Le problème des personnes disparues est universel. Partout où un conflit armé a fait rage, des personnes ont disparu. Le problème peut perdurer sur plusieurs générations. C'est notamment le cas en Espagne, où des familles attendent toujours des réponses sur leurs proches disparus pendant la guerre civile. Dans ce contexte, la médecine légale est de plus en plus utilisée pour récupérer et identifier des restes humains.

Le cas de Chypre est une réussite exemplaire : le CICR a fourni conseils et soutien pour mettre sur pied une équipe permanente de scientifiques locaux spécialisés en médecine légale. Composée de praticiens de la médecine légale d'origines tant grecque que turque, cette équipe combine plusieurs disciplines, dont l'archéologie, l'anthropologie et la génétique. Elle travaille en collaboration avec les familles des personnes disparues et constitue un modèle de bonnes pratiques.

Dans les Balkans, des milliers de personnes disparues ont été récupérées et identifiées grâce à des enquêtes médicolégales de grande envergure, faisant appel à des méthodes et à des technologies novatrices en la matière.

Au Moyen-Orient, l'Iran, l'Irak, le Koweït et le Liban déploient des efforts remarquables pour apporter des réponses aux familles qui ont perdu un proche à la suite des conflits armés dans la région.

Les enquêtes se poursuivent dans plusieurs pays d'Amérique latine, dont l'Argentine, la Colombie, le Chili, le Guatemala et le Pérou.

De nombreux pays africain s, notamment l'Angola, l'Éthiopie, le Kenya, le Maroc, la Sierra Leone et l'Afrique du Sud, ont lancé des initiatives de médecine légale.
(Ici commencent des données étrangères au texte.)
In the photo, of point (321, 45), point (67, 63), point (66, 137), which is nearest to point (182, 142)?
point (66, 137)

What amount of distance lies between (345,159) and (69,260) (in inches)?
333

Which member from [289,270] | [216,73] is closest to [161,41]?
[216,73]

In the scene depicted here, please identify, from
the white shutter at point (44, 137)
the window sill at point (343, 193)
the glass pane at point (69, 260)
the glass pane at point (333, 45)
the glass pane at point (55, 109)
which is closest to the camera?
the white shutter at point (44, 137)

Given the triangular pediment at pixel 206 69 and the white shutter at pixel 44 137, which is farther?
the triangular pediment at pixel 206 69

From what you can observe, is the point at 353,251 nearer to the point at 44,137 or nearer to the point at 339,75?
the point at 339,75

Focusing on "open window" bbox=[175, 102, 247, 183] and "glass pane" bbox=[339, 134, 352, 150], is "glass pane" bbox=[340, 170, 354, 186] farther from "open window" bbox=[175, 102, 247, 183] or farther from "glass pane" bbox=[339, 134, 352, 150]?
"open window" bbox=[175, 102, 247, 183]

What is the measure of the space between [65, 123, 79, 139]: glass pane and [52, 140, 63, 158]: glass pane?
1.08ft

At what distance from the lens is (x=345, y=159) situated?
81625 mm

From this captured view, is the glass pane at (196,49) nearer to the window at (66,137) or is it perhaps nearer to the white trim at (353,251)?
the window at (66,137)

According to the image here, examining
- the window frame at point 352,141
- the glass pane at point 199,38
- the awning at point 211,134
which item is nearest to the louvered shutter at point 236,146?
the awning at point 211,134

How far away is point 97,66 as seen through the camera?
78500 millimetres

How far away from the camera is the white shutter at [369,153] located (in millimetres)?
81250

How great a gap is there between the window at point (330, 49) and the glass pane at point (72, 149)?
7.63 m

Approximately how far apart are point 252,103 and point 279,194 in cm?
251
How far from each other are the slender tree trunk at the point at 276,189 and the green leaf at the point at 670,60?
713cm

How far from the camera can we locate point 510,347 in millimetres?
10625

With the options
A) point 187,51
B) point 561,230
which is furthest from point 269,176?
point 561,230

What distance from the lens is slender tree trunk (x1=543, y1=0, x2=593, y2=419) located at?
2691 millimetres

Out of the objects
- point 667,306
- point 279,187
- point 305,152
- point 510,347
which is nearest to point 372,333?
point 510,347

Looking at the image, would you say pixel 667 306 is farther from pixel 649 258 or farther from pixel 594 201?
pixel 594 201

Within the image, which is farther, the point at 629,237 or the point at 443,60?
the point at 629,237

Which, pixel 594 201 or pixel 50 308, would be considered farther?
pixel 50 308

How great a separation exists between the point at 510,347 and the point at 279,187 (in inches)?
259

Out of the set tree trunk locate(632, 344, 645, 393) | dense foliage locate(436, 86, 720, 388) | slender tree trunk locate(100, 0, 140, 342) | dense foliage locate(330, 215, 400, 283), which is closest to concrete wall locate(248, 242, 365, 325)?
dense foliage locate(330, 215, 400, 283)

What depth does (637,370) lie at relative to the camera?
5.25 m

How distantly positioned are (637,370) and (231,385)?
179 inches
En Asie, des enquêtes médicolégales sont en cours dans plusieurs pays (le Timor oriental, le Népal, les Philippines et Sri Lanka) en vue de retrouver des personnes portées disparues.

Dans la plupart des contextes et des pays où des enquêtes sont en cours pour rechercher des personnes disparues, le CICR fournit des conseils techniques et soutient le renforcement des capacités médicolégales. L'objectif est d'apporter des réponses aux familles affligées et de veiller à ce que leur droit de savoir soit respecté.